• STATED EXERCISE
Write out exactly, with no other output, the lines below from the one that contains "Noting the positions, is" through the end.

╔══

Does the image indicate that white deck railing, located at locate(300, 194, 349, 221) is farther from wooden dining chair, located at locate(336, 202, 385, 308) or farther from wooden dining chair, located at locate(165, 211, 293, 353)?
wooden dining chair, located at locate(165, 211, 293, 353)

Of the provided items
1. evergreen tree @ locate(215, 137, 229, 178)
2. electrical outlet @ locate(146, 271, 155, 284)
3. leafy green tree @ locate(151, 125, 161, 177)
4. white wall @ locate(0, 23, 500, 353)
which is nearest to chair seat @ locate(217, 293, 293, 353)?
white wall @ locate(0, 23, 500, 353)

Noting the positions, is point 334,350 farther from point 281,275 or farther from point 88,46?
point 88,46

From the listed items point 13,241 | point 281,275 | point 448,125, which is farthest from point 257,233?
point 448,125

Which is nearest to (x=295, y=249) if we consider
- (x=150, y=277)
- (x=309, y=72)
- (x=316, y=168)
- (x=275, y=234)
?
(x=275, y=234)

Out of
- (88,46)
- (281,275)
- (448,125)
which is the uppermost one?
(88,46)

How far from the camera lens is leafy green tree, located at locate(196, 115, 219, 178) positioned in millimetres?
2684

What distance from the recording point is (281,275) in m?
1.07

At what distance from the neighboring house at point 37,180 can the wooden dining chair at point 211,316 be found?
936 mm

╚══

• FINAL ANSWER
Noting the positions, is point 334,350 farther from point 281,275 or farther from point 88,46?
point 88,46

From the listed items point 13,241 | point 281,275 | point 448,125, which is farthest from point 257,233?
point 448,125

Which is nearest to (x=295, y=249) if we consider
- (x=150, y=277)
- (x=309, y=72)
- (x=316, y=168)
- (x=275, y=234)
?
(x=275, y=234)

Out of
- (88,46)
- (281,275)
- (448,125)
which is the uppermost one?
(88,46)

How far from the camera lens is leafy green tree, located at locate(196, 115, 219, 178) positioned in millimetres?
2684

What distance from the recording point is (281,275) in m?
1.07

At what distance from the neighboring house at point 37,180 can the wooden dining chair at point 211,316 be found?
936 mm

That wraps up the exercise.